Model abstraction for finite state automata is helpful for decreasing computational complexity and improving comprehensibility for the verification and control synthesis of discrete-event systems (DES). Supremal quasi-congruence equivalence is an effective method for reducing the state space of DES and its effective algorithms based on graph theory have been developed. In this paper, a new method is proposed to convert the supremal quasi-congruence computation into a binary linear programming problem which can be solved by many powerful integer linear programming and satisfiability (SAT) solvers. Partitioning states to cosets is considered as allocating states to an unknown number of cosets and the requirement of finding the coarsest quasi-congruence is equivalent to using the least number of cosets. The novelty of this paper is to solve the optimal partitioning problem as an optimal state-to-coset allocation problem. The task of finding the coarsest quasi-congruence is equivalent to the objective of finding the least number of cosets. Then the problem can be solved by optimization methods, which are respectively implemented by mixed integer linear programming (MILP) in MATLAB and binary linear programming (BLP) in CPLEX. To reduce the computation time, the translation process is first optimized by introducing fewer decision variables and simplifying constraints in the programming problem. Second, the translation process formulates a few techniques of converting logic constraints on finite automata into binary linear constraints. These techniques will be helpful for other researchers exploiting integer linear programming and SAT solvers for solving partitioning or grouping problems. Third, the computational efficiency and correctness of the proposed method are verified by two different solvers. The proposed model abstraction approach is applied to simplify the large-scale supervisor model of a manufacturing system with five automated guided vehicles. The proposed method is not only a new solution for the coarsest quasi-congruence computation, but also provides us a more intuitive understanding of the quasi-congruence relation in the supervisory control theory. A future research direction is to apply more computationally efficient solvers to compute the optimal state-to-coset allocation problem.

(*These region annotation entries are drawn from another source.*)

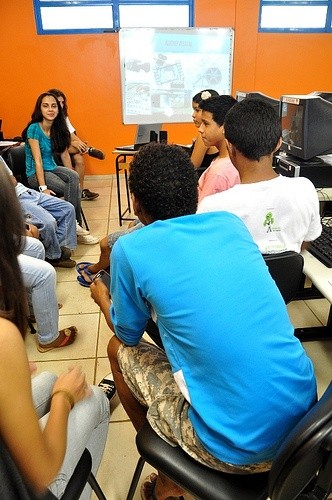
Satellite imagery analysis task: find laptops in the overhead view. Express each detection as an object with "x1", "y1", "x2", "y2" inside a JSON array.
[{"x1": 115, "y1": 124, "x2": 162, "y2": 151}]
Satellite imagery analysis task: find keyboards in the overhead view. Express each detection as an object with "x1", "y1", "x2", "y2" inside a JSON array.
[{"x1": 308, "y1": 222, "x2": 332, "y2": 270}]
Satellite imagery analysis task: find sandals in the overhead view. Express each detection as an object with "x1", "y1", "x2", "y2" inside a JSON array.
[{"x1": 76, "y1": 261, "x2": 93, "y2": 287}]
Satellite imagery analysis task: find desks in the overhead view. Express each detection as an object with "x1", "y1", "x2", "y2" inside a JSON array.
[
  {"x1": 112, "y1": 149, "x2": 143, "y2": 227},
  {"x1": 291, "y1": 187, "x2": 332, "y2": 345}
]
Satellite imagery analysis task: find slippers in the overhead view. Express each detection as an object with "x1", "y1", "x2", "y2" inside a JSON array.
[
  {"x1": 30, "y1": 304, "x2": 63, "y2": 323},
  {"x1": 37, "y1": 327, "x2": 71, "y2": 353}
]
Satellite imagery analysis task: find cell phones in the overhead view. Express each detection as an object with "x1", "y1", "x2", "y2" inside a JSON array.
[{"x1": 93, "y1": 269, "x2": 111, "y2": 299}]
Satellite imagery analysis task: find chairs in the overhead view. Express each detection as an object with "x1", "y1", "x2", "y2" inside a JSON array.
[
  {"x1": 7, "y1": 144, "x2": 90, "y2": 232},
  {"x1": 125, "y1": 379, "x2": 332, "y2": 500},
  {"x1": 0, "y1": 433, "x2": 107, "y2": 500},
  {"x1": 261, "y1": 250, "x2": 306, "y2": 308}
]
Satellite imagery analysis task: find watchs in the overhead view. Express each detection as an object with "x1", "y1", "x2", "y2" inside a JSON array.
[{"x1": 38, "y1": 184, "x2": 48, "y2": 192}]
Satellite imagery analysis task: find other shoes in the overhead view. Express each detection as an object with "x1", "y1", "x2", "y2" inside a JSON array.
[{"x1": 51, "y1": 246, "x2": 76, "y2": 268}]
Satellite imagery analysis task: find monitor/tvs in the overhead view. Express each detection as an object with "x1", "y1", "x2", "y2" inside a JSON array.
[
  {"x1": 279, "y1": 94, "x2": 332, "y2": 161},
  {"x1": 235, "y1": 90, "x2": 280, "y2": 110}
]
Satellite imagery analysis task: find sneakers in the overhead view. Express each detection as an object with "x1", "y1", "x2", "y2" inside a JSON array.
[
  {"x1": 75, "y1": 221, "x2": 99, "y2": 244},
  {"x1": 98, "y1": 371, "x2": 121, "y2": 416},
  {"x1": 82, "y1": 188, "x2": 99, "y2": 201},
  {"x1": 88, "y1": 146, "x2": 105, "y2": 160}
]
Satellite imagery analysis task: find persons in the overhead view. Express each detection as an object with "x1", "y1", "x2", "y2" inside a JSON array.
[
  {"x1": 11, "y1": 232, "x2": 78, "y2": 354},
  {"x1": 0, "y1": 153, "x2": 77, "y2": 269},
  {"x1": 196, "y1": 98, "x2": 324, "y2": 254},
  {"x1": 74, "y1": 95, "x2": 242, "y2": 288},
  {"x1": 48, "y1": 88, "x2": 106, "y2": 202},
  {"x1": 20, "y1": 219, "x2": 64, "y2": 310},
  {"x1": 22, "y1": 92, "x2": 101, "y2": 245},
  {"x1": 185, "y1": 88, "x2": 222, "y2": 180},
  {"x1": 0, "y1": 156, "x2": 110, "y2": 500},
  {"x1": 89, "y1": 138, "x2": 319, "y2": 500}
]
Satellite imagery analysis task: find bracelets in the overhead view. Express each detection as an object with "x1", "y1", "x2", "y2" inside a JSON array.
[{"x1": 51, "y1": 389, "x2": 75, "y2": 410}]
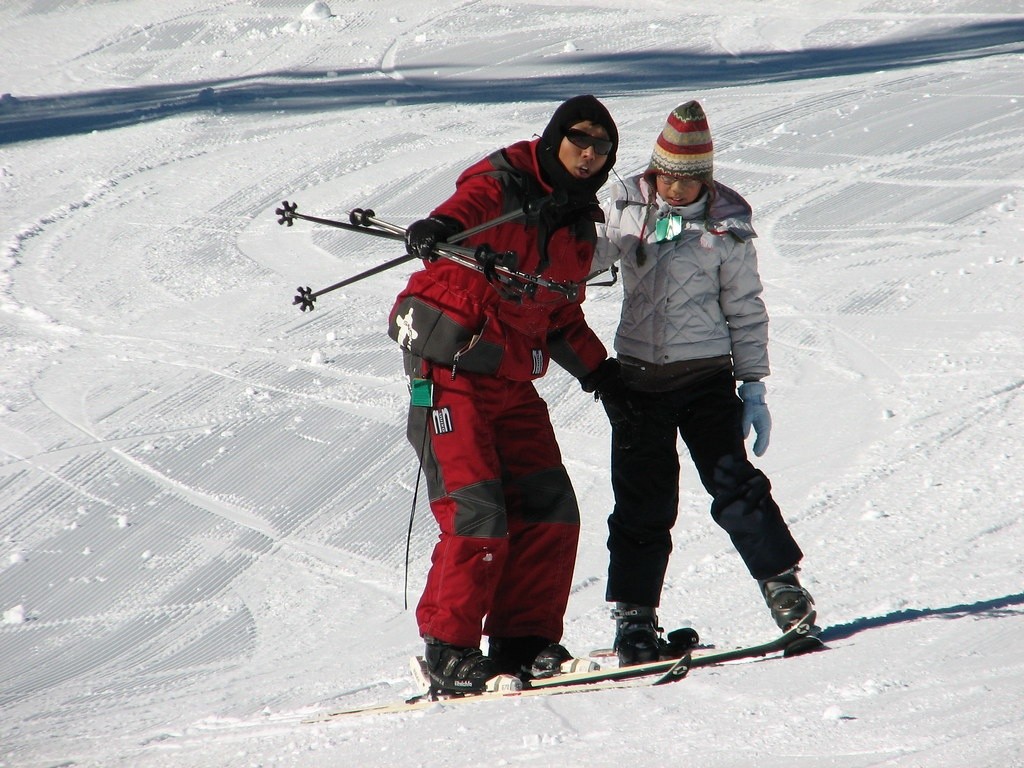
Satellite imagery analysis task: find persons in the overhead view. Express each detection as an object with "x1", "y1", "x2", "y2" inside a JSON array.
[
  {"x1": 589, "y1": 100, "x2": 815, "y2": 667},
  {"x1": 388, "y1": 95, "x2": 643, "y2": 696}
]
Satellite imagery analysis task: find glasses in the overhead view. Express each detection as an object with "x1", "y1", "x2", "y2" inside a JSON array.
[
  {"x1": 657, "y1": 173, "x2": 702, "y2": 187},
  {"x1": 565, "y1": 129, "x2": 613, "y2": 155}
]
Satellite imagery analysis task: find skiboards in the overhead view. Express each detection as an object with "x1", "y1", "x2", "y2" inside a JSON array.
[{"x1": 301, "y1": 606, "x2": 818, "y2": 727}]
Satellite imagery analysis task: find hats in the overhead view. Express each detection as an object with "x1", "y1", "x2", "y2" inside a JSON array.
[{"x1": 636, "y1": 100, "x2": 729, "y2": 265}]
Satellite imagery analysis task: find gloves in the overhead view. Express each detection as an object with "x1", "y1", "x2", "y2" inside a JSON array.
[
  {"x1": 405, "y1": 215, "x2": 458, "y2": 264},
  {"x1": 739, "y1": 382, "x2": 771, "y2": 457},
  {"x1": 591, "y1": 357, "x2": 642, "y2": 450}
]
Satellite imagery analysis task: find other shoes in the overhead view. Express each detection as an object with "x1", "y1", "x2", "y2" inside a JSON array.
[
  {"x1": 613, "y1": 603, "x2": 660, "y2": 664},
  {"x1": 488, "y1": 636, "x2": 573, "y2": 677},
  {"x1": 759, "y1": 572, "x2": 812, "y2": 630},
  {"x1": 424, "y1": 638, "x2": 498, "y2": 692}
]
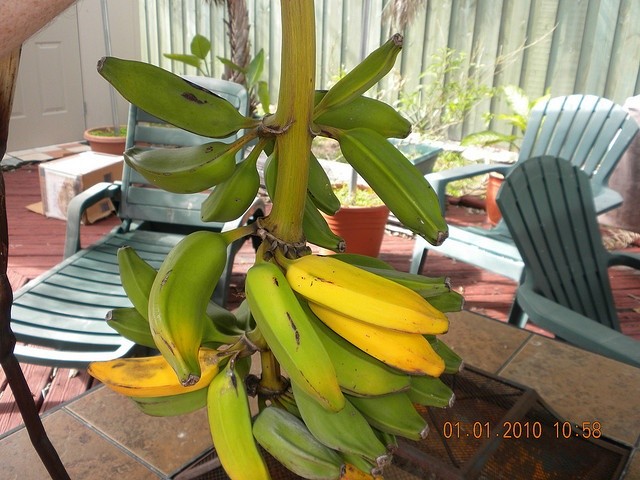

有限状态自动机的模型抽象有助于降低计算复杂性并提高离散事件系统（DES）验证和控制综合的可理解性。至高拟同余等价是一种减少DES状态空间的有效方法，其基于图论的有效算法已经被开发出来。本文提出了一种新方法，将至上拟同余计算转换为二元线性规划问题，该问题可以通过许多强大的整数线性规划和可满足性（SAT）求解器来解决。将状态划分为陪集被认为是将状态分配给未知数量的陪集，并且找到最粗拟同余的要求相当于使用最少数量的陪集。本文的新颖之处在于将最优划分问题作为最优状态到陪集分配问题来解决。找到最粗糙的拟同余的任务相当于找到最少数量的陪集的目标。然后可以通过优化方法来求解问题，分别通过MATLAB中的混合整数线性规划（MILP）和CPLEX中的二进制线性规划（BLP）来实现。为了减少计算时间，首先通过引入更少的决策变量并简化编程问题中的约束来优化翻译过程。其次，转换过程制定了一些将有限自动机上的逻辑约束转换为二进制线性约束的技术。这些技术将有助于其他研究人员利用整数线性规划和 SAT 求解器来解决分区或分组问题。第三，通过两种不同的求解器验证了该方法的计算效率和正确性。所提出的模型抽象方法用于简化具有五辆自动导引车的制造系统的大规模监控模型。该方法不仅为最粗糙的拟同余计算提供了一种新的解决方案，而且使我们对监督控制理论中的拟同余关系有了更直观的理解。未来的研究方向是应用计算效率更高的求解器来计算最优状态到陪集分配问题。